==== EXERCISE INPUTS
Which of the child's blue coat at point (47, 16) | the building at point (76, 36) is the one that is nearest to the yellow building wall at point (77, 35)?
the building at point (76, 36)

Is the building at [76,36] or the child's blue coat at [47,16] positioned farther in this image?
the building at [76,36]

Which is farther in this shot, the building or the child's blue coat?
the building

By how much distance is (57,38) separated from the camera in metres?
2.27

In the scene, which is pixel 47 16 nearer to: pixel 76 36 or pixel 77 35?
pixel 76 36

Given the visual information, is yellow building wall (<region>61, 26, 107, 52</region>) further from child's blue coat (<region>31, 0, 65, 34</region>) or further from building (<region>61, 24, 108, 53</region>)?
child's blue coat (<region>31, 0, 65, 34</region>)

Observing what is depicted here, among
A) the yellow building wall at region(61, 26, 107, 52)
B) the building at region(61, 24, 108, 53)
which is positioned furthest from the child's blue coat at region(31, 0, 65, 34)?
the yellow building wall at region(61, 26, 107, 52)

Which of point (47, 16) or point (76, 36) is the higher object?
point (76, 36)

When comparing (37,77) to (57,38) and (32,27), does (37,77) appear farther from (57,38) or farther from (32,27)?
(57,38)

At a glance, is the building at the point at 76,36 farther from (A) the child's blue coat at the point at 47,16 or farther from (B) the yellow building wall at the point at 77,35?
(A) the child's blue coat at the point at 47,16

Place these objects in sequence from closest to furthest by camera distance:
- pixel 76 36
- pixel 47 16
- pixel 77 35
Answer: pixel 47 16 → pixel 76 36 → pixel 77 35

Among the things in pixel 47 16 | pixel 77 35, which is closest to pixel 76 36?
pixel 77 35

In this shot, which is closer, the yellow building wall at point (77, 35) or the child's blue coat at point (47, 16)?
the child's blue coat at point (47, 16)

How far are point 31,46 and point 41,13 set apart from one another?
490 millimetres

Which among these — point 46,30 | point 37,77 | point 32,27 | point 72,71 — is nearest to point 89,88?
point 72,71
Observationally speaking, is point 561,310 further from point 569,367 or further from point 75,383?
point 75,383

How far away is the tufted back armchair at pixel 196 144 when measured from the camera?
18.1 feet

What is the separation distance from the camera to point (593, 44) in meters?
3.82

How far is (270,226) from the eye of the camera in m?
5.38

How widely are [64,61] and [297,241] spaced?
========
* GOAL *
Transcribe all of the data above word for word, keeping each line and its punctuation unchanged.

* OUTPUT OF THE TASK *
Which of the child's blue coat at point (47, 16) | the building at point (76, 36) is the one that is nearest to the yellow building wall at point (77, 35)?
the building at point (76, 36)

Is the building at [76,36] or the child's blue coat at [47,16] positioned farther in this image?
the building at [76,36]

Which is farther in this shot, the building or the child's blue coat?
the building

By how much distance is (57,38) separated from the camera in metres?
2.27

In the scene, which is pixel 47 16 nearer to: pixel 76 36 or pixel 77 35?
pixel 76 36

Given the visual information, is yellow building wall (<region>61, 26, 107, 52</region>) further from child's blue coat (<region>31, 0, 65, 34</region>) or further from building (<region>61, 24, 108, 53</region>)?
child's blue coat (<region>31, 0, 65, 34</region>)

Observing what is depicted here, among
A) the yellow building wall at region(61, 26, 107, 52)
B) the building at region(61, 24, 108, 53)
which is positioned furthest from the child's blue coat at region(31, 0, 65, 34)?
the yellow building wall at region(61, 26, 107, 52)

Which of point (47, 16) or point (76, 36) is the higher object?
point (76, 36)

When comparing (37,77) to (57,38) and (32,27), does (37,77) appear farther from (57,38) or farther from (32,27)?
(57,38)

At a glance, is the building at the point at 76,36 farther from (A) the child's blue coat at the point at 47,16 or farther from (B) the yellow building wall at the point at 77,35?
(A) the child's blue coat at the point at 47,16

Place these objects in sequence from closest to furthest by camera distance:
- pixel 76 36
- pixel 47 16
- pixel 77 35
Answer: pixel 47 16 → pixel 76 36 → pixel 77 35

Among the things in pixel 47 16 | pixel 77 35, which is closest to pixel 76 36?
pixel 77 35

In this shot, which is closer, the yellow building wall at point (77, 35) or the child's blue coat at point (47, 16)?
the child's blue coat at point (47, 16)

How far are point 31,46 and point 41,13 set apart from one another?
490 millimetres

Which among these — point 46,30 | point 37,77 | point 32,27 | point 72,71 — is nearest to point 89,88?
point 72,71
Observationally speaking, is point 561,310 further from point 569,367 or further from point 75,383?
point 75,383

How far away is the tufted back armchair at pixel 196 144 when measured from the camera?
18.1 feet

What is the separation distance from the camera to point (593, 44) in meters?
3.82

How far is (270,226) from the eye of the camera in m?
5.38

How widely are [64,61] and [297,241] spaced?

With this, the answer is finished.